RECORDS TO PROCESS:
◆ ◆ ◆

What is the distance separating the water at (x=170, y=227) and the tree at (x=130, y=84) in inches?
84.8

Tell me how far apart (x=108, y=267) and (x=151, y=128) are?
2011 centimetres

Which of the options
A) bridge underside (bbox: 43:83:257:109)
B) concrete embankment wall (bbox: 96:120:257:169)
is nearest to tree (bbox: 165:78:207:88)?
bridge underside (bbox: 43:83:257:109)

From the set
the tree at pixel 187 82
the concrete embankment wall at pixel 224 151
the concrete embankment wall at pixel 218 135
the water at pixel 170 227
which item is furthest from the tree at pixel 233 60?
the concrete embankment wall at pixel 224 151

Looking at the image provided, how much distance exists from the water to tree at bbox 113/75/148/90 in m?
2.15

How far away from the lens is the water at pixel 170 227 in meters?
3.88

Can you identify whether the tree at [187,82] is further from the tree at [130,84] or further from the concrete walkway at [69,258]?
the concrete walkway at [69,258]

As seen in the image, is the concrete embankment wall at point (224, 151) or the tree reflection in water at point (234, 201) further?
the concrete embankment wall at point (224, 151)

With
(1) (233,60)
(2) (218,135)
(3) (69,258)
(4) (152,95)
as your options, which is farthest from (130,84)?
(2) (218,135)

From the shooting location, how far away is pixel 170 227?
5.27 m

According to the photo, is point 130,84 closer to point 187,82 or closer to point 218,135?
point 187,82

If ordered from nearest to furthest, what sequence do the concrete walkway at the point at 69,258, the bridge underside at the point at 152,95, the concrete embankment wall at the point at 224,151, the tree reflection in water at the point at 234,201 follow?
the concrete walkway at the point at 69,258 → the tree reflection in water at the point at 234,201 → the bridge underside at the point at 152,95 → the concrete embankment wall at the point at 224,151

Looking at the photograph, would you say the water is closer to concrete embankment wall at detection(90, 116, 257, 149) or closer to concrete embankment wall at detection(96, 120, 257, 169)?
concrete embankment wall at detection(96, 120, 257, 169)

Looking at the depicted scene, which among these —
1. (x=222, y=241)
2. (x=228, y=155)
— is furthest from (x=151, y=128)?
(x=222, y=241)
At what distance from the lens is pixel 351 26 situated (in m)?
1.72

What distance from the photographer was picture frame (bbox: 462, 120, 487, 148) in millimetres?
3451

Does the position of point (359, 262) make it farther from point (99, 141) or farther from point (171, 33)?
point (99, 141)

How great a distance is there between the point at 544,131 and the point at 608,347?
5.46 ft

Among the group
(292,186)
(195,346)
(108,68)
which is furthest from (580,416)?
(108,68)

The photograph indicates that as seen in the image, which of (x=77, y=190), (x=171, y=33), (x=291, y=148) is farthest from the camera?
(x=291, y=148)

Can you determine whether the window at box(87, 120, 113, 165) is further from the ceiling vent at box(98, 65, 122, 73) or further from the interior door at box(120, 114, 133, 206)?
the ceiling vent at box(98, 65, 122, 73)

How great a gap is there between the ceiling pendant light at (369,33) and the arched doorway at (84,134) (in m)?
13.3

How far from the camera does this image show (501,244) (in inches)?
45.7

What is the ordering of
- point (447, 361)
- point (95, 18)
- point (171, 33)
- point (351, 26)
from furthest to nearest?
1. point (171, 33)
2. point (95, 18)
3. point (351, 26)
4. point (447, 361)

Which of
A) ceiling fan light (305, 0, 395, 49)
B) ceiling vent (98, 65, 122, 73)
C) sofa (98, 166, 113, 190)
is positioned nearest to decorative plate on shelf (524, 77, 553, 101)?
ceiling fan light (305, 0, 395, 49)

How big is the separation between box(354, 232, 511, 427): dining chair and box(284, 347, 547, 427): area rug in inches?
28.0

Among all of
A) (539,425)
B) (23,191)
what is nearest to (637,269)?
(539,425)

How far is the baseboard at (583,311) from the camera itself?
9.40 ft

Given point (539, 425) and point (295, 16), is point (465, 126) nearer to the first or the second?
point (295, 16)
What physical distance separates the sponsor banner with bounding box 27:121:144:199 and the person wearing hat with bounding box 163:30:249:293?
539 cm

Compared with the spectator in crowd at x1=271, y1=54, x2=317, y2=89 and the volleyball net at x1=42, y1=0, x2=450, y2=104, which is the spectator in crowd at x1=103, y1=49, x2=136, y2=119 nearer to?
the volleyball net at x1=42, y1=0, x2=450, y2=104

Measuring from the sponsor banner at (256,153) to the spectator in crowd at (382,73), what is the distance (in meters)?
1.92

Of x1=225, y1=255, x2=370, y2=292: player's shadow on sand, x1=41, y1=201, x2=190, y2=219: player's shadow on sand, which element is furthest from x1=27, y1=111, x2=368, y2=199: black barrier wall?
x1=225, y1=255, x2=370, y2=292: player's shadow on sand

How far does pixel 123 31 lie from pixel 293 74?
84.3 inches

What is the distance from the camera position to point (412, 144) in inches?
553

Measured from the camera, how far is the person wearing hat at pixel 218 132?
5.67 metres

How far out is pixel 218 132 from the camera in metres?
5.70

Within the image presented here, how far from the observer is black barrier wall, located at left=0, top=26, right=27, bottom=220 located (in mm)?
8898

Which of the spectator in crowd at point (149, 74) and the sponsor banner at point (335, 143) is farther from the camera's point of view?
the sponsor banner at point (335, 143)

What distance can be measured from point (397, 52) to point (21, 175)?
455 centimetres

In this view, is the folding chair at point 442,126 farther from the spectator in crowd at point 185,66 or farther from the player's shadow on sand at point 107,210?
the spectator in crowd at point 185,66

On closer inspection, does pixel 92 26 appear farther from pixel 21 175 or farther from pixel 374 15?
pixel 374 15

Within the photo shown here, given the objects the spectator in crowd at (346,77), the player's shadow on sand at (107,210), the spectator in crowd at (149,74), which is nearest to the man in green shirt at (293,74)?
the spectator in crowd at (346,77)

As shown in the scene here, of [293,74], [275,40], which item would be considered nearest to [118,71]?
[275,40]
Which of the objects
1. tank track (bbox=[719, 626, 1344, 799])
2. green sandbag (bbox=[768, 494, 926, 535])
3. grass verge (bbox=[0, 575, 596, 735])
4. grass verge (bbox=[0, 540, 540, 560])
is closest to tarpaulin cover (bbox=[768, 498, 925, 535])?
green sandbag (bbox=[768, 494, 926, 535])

◆ ◆ ◆

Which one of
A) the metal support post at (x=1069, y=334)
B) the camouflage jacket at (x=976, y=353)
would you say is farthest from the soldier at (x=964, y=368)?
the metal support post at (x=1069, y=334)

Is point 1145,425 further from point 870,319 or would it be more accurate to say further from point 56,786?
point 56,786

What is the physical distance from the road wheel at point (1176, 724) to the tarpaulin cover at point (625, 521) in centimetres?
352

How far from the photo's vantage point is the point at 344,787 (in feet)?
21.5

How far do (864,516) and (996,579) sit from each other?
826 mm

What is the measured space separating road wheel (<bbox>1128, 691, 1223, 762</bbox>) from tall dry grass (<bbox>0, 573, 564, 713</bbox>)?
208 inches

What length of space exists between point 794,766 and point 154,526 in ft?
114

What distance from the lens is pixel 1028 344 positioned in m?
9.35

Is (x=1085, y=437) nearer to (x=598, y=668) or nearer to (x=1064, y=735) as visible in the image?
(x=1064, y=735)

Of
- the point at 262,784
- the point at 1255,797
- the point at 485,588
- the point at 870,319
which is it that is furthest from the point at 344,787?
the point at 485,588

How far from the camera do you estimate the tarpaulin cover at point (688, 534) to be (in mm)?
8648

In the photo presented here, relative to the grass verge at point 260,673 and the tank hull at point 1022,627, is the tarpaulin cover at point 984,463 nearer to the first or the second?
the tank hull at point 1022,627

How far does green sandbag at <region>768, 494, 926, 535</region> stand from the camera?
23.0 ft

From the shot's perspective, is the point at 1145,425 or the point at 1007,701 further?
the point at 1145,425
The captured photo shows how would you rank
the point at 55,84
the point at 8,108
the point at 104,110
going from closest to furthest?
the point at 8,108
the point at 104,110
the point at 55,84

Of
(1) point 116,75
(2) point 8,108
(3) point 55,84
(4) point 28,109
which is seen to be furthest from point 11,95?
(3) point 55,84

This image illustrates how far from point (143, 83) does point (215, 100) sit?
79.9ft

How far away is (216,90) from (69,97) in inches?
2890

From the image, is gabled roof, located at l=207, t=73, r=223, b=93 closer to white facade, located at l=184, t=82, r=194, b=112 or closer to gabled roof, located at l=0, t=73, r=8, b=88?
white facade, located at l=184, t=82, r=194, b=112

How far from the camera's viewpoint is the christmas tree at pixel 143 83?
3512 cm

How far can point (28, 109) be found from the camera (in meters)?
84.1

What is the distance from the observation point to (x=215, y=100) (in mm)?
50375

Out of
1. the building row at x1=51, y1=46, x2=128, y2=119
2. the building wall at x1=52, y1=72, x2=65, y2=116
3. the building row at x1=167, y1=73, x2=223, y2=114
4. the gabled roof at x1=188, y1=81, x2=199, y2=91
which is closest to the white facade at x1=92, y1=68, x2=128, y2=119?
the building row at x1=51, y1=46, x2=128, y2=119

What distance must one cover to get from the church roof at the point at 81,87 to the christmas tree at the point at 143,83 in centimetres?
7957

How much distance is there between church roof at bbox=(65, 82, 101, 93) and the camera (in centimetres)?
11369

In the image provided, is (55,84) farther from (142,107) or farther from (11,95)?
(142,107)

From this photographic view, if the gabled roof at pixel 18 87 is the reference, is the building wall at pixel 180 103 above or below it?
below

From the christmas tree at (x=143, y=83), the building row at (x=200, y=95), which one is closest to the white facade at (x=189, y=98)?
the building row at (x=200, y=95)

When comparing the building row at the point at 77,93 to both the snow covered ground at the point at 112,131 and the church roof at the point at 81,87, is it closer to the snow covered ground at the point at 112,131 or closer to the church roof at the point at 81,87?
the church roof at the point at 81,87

◆ ◆ ◆

SET EXERCISE:
Please show every line of the data above that contains the word "item".

REPLY TO THE EXERCISE:
which item is furthest from the tree at pixel 233 60?
As shown in the scene here, of [293,74], [275,40], which item would be considered nearest to [118,71]?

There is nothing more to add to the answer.